I remember as a teenager having so many printed coffee mugs in our cupboard at home. My father started Brougham back in the ’80’s when I was still in school and had no inhibitions about bringing stuff home. I think one mug that stands out in my memory was a light blue coffee mug with a dark blue print. It was, well… ugly.
How ugly was it? Well it reflected a less discerning time. It reflected a time when any one could afford mugs and lots of them. Business people did things because they were good ideas and if they weren’t well they tried!

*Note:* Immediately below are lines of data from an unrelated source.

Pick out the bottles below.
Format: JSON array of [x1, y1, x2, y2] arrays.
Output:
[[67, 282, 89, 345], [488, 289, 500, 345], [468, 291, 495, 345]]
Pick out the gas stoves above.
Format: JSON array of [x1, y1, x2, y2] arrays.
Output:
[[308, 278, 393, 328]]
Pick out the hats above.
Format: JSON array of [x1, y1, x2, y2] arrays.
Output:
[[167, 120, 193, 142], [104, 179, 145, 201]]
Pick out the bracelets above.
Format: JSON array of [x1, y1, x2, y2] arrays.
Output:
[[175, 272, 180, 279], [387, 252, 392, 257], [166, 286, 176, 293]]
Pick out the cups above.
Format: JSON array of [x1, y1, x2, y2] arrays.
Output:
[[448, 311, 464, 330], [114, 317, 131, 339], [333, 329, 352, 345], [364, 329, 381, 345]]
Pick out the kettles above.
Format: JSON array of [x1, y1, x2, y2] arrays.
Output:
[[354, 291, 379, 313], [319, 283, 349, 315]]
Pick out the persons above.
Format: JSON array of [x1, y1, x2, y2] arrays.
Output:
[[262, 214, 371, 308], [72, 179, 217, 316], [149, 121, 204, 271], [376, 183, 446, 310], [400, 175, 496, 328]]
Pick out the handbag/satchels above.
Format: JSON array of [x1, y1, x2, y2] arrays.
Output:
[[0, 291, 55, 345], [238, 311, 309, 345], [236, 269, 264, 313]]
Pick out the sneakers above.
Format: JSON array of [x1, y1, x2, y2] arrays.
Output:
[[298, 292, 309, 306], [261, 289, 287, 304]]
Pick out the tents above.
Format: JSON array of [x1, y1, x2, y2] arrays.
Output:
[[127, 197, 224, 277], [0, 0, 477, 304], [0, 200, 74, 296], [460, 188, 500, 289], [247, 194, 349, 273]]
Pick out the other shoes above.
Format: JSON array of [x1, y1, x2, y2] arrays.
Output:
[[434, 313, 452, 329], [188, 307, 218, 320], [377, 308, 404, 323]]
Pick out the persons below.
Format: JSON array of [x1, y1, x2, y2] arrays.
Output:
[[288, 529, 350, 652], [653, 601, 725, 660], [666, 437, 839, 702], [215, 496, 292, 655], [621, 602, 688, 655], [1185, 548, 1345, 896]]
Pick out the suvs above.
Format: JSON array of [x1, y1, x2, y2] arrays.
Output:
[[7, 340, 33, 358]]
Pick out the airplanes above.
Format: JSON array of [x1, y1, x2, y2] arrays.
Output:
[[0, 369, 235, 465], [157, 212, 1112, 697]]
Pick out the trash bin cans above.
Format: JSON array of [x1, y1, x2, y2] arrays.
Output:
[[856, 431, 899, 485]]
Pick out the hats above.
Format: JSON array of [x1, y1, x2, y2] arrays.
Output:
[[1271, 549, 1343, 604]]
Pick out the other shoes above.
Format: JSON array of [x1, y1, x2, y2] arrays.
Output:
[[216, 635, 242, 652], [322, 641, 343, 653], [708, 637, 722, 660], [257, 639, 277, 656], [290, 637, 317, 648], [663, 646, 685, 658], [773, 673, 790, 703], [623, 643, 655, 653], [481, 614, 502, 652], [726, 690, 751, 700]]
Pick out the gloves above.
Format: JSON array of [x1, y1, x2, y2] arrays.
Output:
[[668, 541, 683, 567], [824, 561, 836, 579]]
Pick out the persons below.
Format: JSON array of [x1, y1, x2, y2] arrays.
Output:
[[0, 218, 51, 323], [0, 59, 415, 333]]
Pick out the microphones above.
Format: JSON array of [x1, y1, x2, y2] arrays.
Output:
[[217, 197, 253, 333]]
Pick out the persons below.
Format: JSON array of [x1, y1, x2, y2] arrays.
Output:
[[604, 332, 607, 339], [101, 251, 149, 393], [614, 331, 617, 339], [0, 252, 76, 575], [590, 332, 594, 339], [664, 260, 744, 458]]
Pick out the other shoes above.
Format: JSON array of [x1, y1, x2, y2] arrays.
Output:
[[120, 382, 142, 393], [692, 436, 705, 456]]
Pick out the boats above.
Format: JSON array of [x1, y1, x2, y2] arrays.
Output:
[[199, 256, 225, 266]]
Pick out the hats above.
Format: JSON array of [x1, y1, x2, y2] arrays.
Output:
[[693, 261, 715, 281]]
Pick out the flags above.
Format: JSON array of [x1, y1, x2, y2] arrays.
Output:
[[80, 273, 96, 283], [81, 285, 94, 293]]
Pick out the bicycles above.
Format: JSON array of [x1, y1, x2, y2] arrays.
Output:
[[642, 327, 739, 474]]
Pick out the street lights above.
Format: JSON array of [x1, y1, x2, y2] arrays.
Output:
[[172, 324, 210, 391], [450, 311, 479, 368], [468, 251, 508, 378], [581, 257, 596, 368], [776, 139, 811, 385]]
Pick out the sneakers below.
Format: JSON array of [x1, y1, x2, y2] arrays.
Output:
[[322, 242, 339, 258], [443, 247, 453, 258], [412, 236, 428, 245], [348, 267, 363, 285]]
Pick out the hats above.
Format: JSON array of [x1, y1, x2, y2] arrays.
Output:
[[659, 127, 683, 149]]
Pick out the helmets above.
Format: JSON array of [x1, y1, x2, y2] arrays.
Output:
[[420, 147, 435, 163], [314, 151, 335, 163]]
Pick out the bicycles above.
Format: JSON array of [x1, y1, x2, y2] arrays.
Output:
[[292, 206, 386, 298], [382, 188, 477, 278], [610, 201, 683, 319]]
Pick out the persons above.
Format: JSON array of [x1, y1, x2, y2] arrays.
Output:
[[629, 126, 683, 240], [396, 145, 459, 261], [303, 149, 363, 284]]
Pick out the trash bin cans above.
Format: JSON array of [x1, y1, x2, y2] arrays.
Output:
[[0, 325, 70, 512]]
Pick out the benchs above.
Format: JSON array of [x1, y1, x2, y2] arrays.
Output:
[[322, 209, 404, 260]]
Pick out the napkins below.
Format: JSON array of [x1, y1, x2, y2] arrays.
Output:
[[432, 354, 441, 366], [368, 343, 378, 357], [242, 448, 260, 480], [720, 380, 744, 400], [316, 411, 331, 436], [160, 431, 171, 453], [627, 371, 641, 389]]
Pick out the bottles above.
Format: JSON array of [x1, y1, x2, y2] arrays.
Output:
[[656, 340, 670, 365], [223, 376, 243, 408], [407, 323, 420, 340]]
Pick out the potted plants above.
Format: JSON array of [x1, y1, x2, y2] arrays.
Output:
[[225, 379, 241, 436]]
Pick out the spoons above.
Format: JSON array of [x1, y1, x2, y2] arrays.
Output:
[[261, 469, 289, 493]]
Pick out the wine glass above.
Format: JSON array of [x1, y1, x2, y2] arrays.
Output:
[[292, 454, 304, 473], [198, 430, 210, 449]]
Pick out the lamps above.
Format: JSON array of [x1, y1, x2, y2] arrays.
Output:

Actually what was interesting about that mug and most of the mugs from that era is that it was well made and made in England. Affordable and made in England. Another interesting feature about that mug is that it had some value comments on it as expressed by my Dad. ‘Consider the impact of giving’, 'the advertising value', and 'the usefulness to the recipient.’ Consider each view that mug would get on someones desk or in an office, or in our case home, and practical value of that gift to the recipient. After all, a mug is useful, in this case the mug was so over the top that the message was actually good, and it fit with the times. I’m sure it was used, appreciated, and did its job of advertising and building a relation between the user and the advertiser
Today, mugs come from China but somehow seem less affordable; although for nicer mugs they are a lot more affordable then the ‘Denby’ or ‘Royal Bone China’ from England. There is a lot more diversity in design as well. After all we are a lot more discerning then we used to be. They have to be nicer and the presentation, well a bunch of text with a phone number at the bottom would be outrageous enough to maybe be kept but that maybe variable would have a lot of them relegated to the office kitchen or worse.
My point is that the mug said what still holds true today. Consider the value of a gift. If the right product is chosen people appreciate receiving a gift. The advertising and the relationship it builds with the user is an asset to the giver and hopefully the recipient. Today, so many people default to the value of computer communication, and social media. That’s because most of the advocates don’t have a choice but the reality is we’re inundated and to stand out is almost impossible. That the product carries a message or ‘makes a statement’ in its own right is a bonus for the giver. I mean when was the last time something you saw on-line made off your computer screen to last longer then a cheerful (or not so cheerful) thought.
Branded products have an important place. Users appreciate the product, they advertise, and every time someone looks at it your business’s good name reflects their acceptance, some kind of relationship, and hopefully engagement.